1870-1871: l'armée des Vosges et les trois batailles de Dijon

Place du 30 octobre, rue Bossack, avenue du Drapeau, avenue Canzio sont des noms plus ou moins familiers pour les habitants de Dijon. Pourtant les événements et les personnes, tous liés à ce traumatisme national que fut la guerre de 1870 auxquels ils font référence sont largement oublié. Oublié aussi que la ville a élu député le 8 février 1871 le champion de l'unification italienne, le chef de l'expédition des Milles, le général Giuseppe Garibaldi alors commandant de l'armée des Vosges.
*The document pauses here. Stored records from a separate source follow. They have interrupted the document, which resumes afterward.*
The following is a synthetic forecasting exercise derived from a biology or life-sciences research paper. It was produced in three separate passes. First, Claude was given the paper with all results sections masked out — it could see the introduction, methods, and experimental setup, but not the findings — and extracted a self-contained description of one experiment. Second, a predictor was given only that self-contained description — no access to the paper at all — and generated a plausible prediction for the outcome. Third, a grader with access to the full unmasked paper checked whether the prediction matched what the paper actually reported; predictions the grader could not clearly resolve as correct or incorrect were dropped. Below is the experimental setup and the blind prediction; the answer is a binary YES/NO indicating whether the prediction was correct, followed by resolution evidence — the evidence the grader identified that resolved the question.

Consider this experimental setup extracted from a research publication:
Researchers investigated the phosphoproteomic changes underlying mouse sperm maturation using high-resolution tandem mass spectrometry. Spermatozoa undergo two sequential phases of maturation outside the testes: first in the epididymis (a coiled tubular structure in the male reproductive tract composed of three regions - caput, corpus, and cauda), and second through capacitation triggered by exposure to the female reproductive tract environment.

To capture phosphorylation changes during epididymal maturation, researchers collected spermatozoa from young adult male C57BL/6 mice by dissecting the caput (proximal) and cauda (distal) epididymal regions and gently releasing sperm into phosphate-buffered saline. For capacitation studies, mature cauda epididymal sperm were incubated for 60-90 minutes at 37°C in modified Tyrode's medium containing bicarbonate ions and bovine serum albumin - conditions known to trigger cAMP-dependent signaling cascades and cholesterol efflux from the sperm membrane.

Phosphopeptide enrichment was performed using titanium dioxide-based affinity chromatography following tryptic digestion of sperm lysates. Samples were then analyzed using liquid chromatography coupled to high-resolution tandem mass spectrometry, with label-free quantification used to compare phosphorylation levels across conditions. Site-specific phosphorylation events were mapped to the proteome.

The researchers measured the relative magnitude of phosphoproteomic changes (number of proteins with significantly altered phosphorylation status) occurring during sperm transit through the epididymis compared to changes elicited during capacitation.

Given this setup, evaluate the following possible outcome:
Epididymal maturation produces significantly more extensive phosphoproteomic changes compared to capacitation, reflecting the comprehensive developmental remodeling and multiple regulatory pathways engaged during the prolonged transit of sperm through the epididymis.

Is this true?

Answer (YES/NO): YES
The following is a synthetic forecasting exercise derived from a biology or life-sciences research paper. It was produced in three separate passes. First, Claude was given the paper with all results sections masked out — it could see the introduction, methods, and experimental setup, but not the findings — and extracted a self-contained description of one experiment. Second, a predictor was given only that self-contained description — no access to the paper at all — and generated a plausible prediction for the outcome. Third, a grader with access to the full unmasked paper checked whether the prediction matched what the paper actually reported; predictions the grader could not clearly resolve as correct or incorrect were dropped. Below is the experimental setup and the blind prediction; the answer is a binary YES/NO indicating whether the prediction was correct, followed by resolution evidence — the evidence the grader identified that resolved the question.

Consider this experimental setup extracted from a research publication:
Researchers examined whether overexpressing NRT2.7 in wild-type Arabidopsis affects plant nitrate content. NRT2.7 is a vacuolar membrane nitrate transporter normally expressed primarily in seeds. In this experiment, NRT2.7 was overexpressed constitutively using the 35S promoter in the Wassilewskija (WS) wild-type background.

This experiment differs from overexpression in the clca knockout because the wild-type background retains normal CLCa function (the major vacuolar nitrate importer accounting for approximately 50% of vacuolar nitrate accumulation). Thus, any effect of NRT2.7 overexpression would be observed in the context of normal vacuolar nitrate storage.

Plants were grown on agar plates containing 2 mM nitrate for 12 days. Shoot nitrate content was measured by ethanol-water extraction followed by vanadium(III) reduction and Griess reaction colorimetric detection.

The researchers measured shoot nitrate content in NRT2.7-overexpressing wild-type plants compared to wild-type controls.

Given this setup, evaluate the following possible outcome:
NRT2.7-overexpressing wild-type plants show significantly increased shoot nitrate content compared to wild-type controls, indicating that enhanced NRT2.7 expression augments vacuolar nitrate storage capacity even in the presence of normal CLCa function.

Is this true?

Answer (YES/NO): NO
L'historiographie a aussi largement négligé le rôle de la région dijonnaise lors de la guerre de 1870-1871. Si Sedan, Reichsoffen, Gravelotte, Bazeilles sont des lieux de bataille toujours bien identifiés, il n'en est pas de même pour Dijon où Allemands et Français se sont affrontés à trois reprises

La Bourgogne est en effet une région clef dans l'affrontement qui s'amorce après la défaite de Sedan entre les forces allemandes et celles de la jeune IIIe République. Elle constitue un verrou qui commande l'accès à la vallée de la Saône et donc à Lyon mais surtout au bassin de la Loire où Gambetta réorganise l'armée de la République. En clair, si la Bourgogne tombe, disparaît tout espoir de retourner la situation et de prendre enfin l'avantage sur l'Allemagne.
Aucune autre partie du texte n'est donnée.